- Work to be completed -
With the images removed, transcribe the listing that follows exactly.

- Information provided -
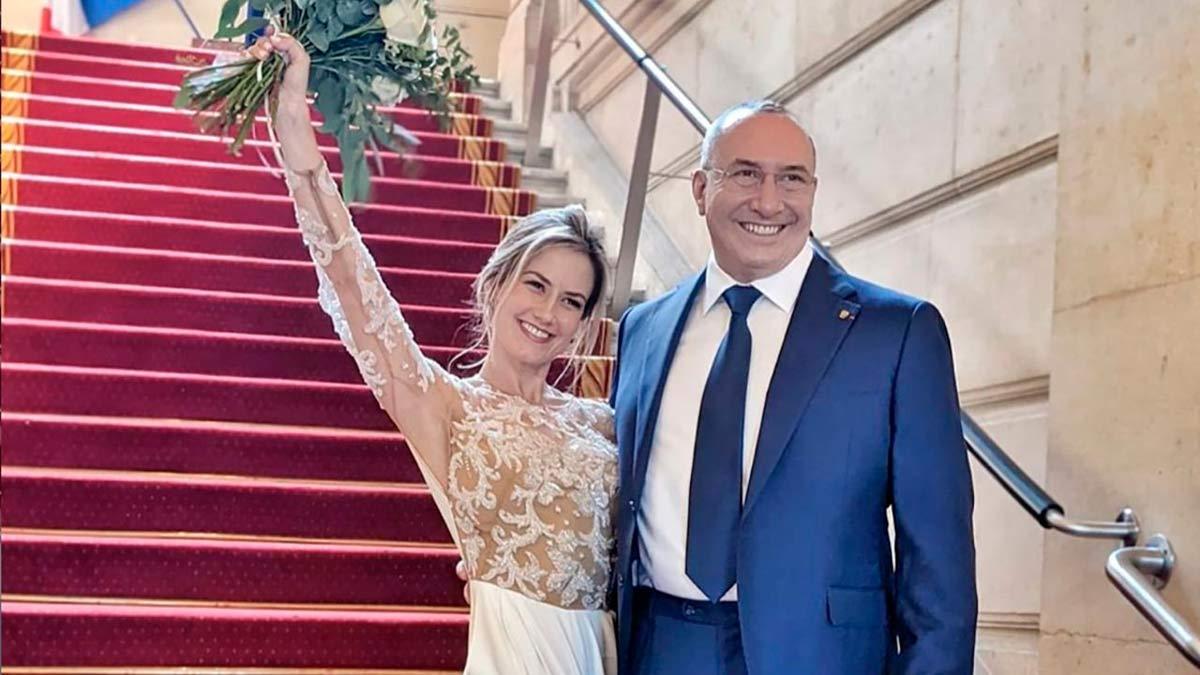 Altair-Jarabo-boda-Frederic-Garcia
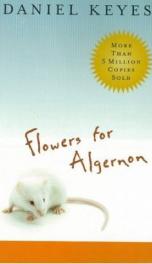 Flowers for Algernon_cover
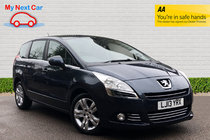 Peugeot 5008 HDI ACTIVE WELL MAINTAINED 7 SEATER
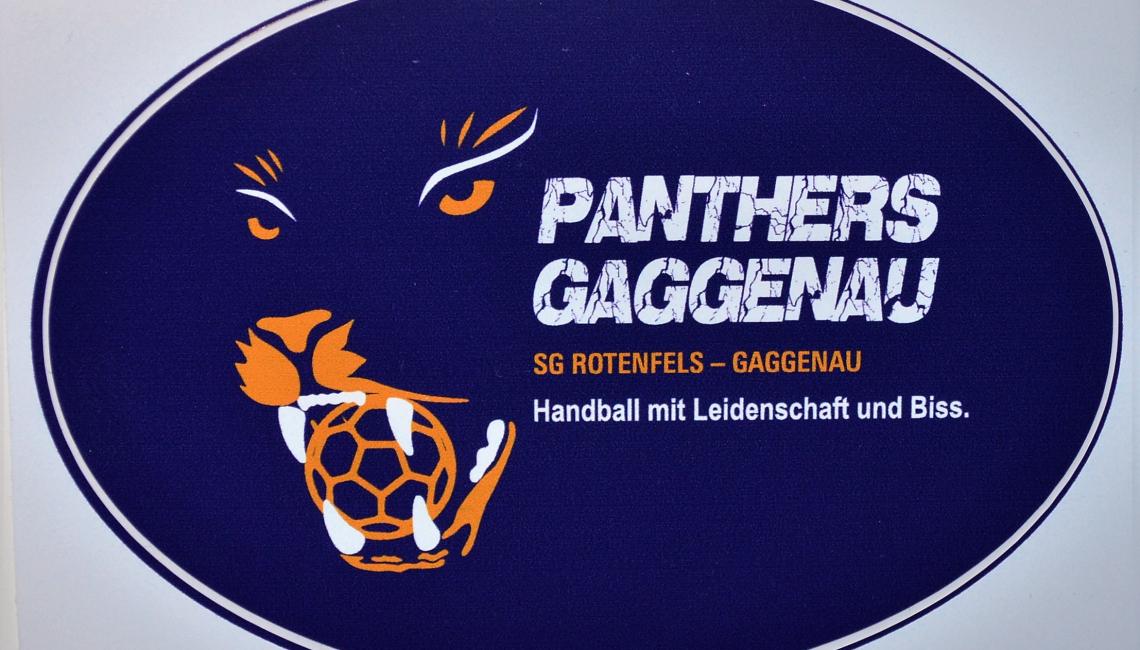 panthers-kleber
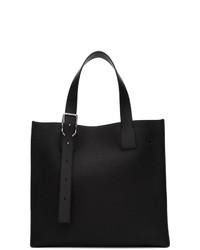 schwarze Shopper Tasche aus Leder von Loewe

- Written response -
 Altair-Jarabo-boda-Frederic-Garcia
 Flowers for Algernon_cover
 Peugeot 5008 HDI ACTIVE WELL MAINTAINED 7 SEATER
 panthers-kleber
 schwarze Shopper Tasche aus Leder von Loewe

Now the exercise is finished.